The nurse takes my blood pressure, makes a face, then takes it again. I can tell by her expression something isn’t right. She puts the equipment away, smiles, and says the doc will be right in, just like normal.

But this isn’t normal.

“It’ll be okay, little girl.” I put my hands on my stomach, feeling scared. I wish Noah was here.

Only a minute later the doctor comes in. Yep, this is bad.

“Hi, Lauren,” Dr. Linn says. “How are you feeling?”

“I’m okay,” I say.

She pulls up my file on the computer. “Your blood pressure is high.
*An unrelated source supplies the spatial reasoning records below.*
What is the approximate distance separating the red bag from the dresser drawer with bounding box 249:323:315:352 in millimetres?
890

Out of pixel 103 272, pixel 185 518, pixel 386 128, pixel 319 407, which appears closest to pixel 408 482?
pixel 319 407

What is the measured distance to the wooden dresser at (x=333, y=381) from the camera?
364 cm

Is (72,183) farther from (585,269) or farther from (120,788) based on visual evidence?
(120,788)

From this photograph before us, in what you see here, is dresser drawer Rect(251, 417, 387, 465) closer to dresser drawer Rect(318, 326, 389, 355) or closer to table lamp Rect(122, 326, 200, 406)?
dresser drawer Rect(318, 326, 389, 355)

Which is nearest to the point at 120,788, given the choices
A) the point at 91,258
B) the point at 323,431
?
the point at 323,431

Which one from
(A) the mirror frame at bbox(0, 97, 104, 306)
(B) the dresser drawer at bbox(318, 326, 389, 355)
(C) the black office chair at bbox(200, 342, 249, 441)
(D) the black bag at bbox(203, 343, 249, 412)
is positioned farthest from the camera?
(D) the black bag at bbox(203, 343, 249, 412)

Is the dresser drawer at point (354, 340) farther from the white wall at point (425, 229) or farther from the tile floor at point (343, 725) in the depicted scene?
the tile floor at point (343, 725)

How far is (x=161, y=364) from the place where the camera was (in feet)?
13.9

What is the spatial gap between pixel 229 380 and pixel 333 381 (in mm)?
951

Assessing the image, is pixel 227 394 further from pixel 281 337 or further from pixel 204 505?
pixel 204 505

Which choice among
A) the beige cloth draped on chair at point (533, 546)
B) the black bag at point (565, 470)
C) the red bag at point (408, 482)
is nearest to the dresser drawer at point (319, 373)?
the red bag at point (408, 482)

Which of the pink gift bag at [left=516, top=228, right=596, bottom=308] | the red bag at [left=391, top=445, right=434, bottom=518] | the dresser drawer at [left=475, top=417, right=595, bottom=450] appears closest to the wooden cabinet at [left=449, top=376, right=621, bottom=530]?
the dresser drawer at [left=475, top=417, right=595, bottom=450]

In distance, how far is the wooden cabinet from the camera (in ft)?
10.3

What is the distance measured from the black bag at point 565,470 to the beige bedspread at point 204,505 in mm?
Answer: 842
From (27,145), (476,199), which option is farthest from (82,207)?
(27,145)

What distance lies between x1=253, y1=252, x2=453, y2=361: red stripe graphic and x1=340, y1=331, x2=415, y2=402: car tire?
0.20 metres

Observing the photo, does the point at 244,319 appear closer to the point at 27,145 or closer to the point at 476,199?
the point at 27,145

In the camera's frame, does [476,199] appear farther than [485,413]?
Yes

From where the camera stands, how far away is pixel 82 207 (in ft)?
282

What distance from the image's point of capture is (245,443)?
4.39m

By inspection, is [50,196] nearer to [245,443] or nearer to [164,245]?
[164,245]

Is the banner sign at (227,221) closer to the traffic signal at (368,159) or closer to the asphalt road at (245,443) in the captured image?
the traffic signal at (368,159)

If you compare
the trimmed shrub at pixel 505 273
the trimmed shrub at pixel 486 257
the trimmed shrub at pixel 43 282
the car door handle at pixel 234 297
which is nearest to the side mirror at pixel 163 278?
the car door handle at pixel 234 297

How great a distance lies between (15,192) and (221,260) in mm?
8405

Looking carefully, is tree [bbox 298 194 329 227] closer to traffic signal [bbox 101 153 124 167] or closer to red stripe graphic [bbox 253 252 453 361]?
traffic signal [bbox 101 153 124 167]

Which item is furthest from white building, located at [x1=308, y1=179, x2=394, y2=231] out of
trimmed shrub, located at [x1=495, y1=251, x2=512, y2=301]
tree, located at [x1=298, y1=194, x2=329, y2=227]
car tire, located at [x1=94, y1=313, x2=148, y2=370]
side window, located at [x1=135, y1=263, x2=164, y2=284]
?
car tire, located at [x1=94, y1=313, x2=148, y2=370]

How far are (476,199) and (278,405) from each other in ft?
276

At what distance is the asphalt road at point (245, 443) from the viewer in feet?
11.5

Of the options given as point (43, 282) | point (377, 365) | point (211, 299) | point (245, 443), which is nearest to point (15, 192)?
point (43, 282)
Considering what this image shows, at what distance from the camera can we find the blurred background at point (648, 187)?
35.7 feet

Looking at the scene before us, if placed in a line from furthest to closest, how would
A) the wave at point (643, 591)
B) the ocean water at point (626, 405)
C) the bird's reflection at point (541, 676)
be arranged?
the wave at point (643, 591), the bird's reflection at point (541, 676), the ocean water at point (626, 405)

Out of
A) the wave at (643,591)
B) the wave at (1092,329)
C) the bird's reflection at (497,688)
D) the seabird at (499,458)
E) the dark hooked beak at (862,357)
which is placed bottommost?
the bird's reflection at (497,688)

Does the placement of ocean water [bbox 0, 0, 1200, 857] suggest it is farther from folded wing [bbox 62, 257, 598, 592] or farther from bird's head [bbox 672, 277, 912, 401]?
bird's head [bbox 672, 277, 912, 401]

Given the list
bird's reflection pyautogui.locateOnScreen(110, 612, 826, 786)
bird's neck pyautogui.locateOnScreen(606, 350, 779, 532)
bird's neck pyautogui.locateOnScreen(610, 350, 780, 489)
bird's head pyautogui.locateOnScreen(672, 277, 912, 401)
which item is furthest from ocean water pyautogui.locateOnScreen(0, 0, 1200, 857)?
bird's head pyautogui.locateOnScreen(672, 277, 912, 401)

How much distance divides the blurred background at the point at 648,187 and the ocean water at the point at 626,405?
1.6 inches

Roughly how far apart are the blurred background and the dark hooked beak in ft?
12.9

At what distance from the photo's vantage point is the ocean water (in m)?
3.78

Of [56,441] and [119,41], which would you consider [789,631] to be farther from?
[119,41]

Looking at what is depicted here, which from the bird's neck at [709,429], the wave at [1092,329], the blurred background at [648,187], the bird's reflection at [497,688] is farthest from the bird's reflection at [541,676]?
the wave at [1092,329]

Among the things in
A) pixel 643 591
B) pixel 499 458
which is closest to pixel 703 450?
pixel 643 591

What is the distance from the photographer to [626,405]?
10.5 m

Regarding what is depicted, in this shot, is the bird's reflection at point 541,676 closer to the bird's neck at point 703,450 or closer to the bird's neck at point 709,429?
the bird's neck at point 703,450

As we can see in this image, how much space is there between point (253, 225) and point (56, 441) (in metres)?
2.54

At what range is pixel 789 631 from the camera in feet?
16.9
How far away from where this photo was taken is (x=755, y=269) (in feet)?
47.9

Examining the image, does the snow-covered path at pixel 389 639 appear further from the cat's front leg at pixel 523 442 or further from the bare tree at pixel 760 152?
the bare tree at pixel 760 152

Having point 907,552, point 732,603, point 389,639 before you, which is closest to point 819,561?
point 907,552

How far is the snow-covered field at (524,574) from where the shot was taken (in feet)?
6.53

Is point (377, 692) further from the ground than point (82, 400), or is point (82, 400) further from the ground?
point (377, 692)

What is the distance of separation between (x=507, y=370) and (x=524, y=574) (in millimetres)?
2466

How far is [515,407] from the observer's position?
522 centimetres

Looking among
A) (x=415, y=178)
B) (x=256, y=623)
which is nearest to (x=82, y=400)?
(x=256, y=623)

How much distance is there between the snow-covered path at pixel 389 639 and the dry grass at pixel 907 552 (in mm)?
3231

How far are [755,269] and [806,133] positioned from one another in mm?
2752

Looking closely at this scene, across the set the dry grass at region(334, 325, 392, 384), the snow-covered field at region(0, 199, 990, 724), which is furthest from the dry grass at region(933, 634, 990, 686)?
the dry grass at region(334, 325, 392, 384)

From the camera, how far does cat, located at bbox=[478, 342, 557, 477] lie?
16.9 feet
Are you having any headaches or blurred vision?”

“I have a headache,” I tell her, nerves on fire. Is Ella okay?

“How long have you had it?”

“Uh, since like Thursday. But it’s been on and off.”

“Have you tried taking anything for it?”

I nod. “Tylenol. It helps for about an hour.”

She moves to me and motions for me to lay back so she can check Ella’s positioning. “Her head is down,” she tells me. “And she’s low. I bet you’re feeling lots of pressure.” She helps me sit up. “I’m going to send you over to the labor and delivery floor for blood work and monitoring, just to make sure baby is doing okay. Your blood pressure has gone up quite a bit since last time.”

I feel like throwing up.

“Are you able to go over there now?”

My head moves up and down. The OB office is attached to the hospital. It’s just a walk away.

“Okay then. I’ll have one of the nurses assist you.” She pats my hand. “We’re gonna take care of you and baby.” She leaves and a minute later a nurse comes in with a wheelchair. I tell her I can walk, but it’s a policy and I have to be pushed.

My heart is hammering as the nurse pushes me down the hall and into an elevator. I pull my phone from my leather purse and bring up my contacts. I need to call Mom and let her know, but I hesitate. There is someone else who deserves to know just as much, and I want him there with me more than anyone else.

I pull up Noah’s last text message and reread what he wrote.